━━ Given information ━━
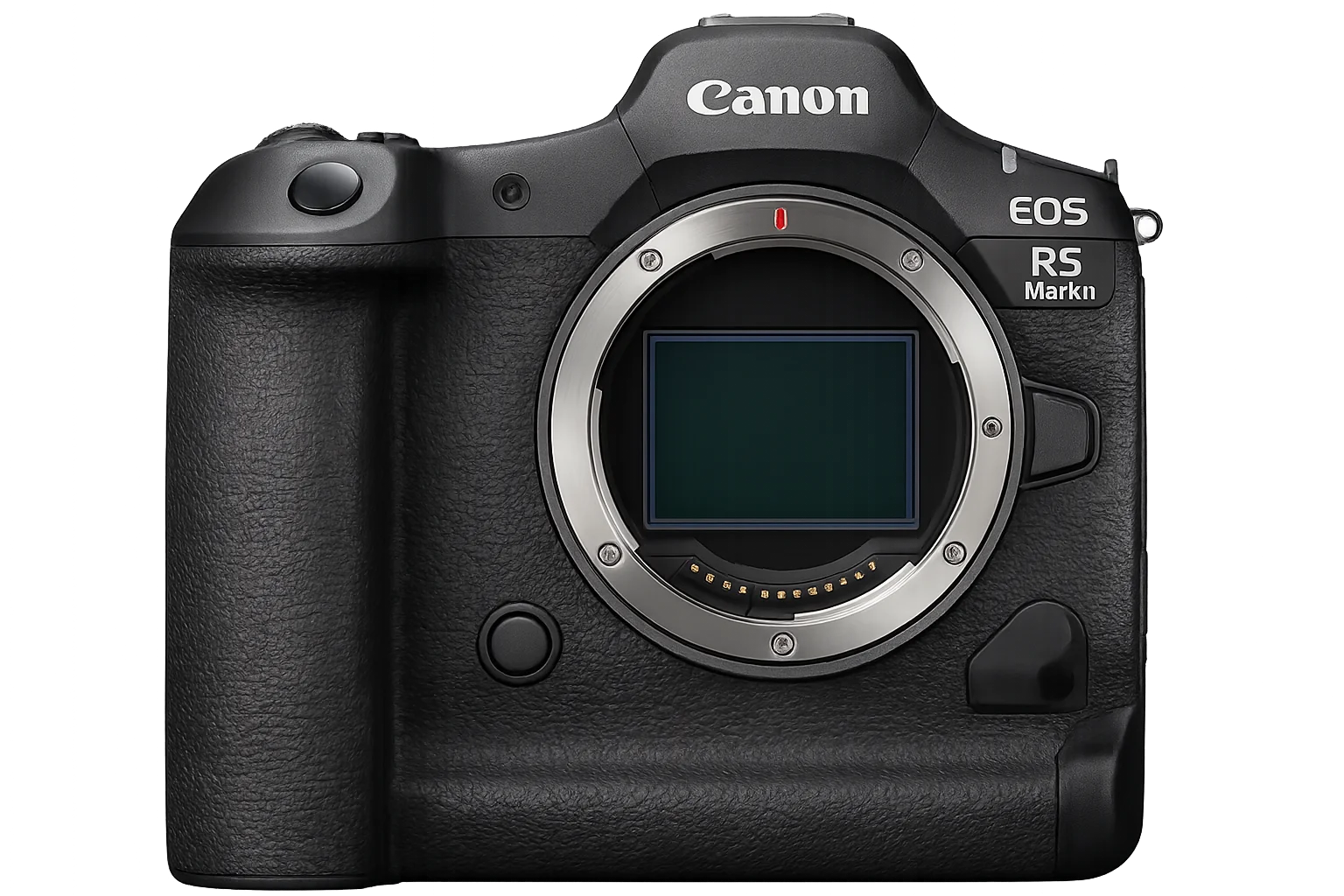 best enthusiast camera 2026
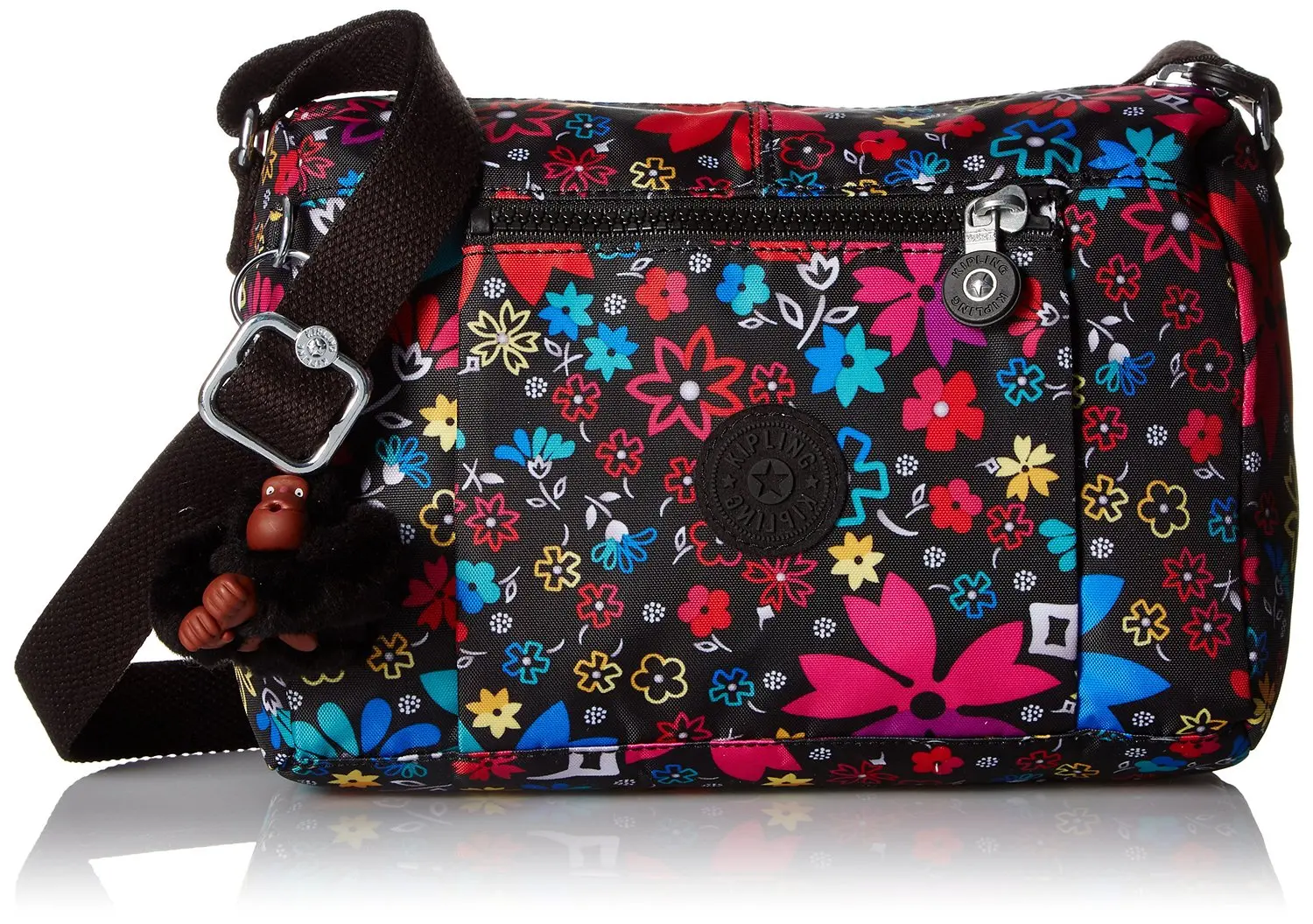 kipling wes bag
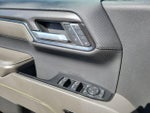 2022 Silverado 1500 Thumbnail 24
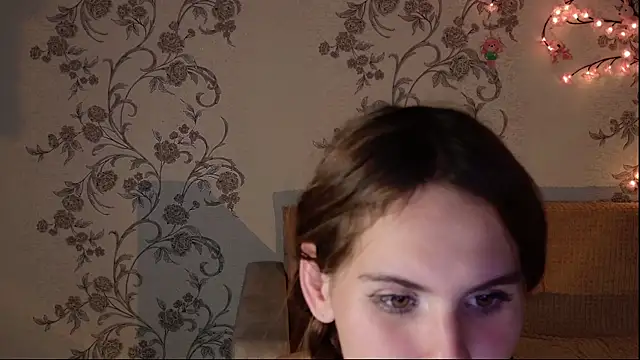 Živý XXX chat Felicia-Star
━━━
What this task involves »
Where the line containing "kipling wes bag" appears, begin writing out the lines exactly, and continue through the end of the material above, omitting pictures.

Completed task »
 kipling wes bag
 2022 Silverado 1500 Thumbnail 24
 Živý XXX chat Felicia-Star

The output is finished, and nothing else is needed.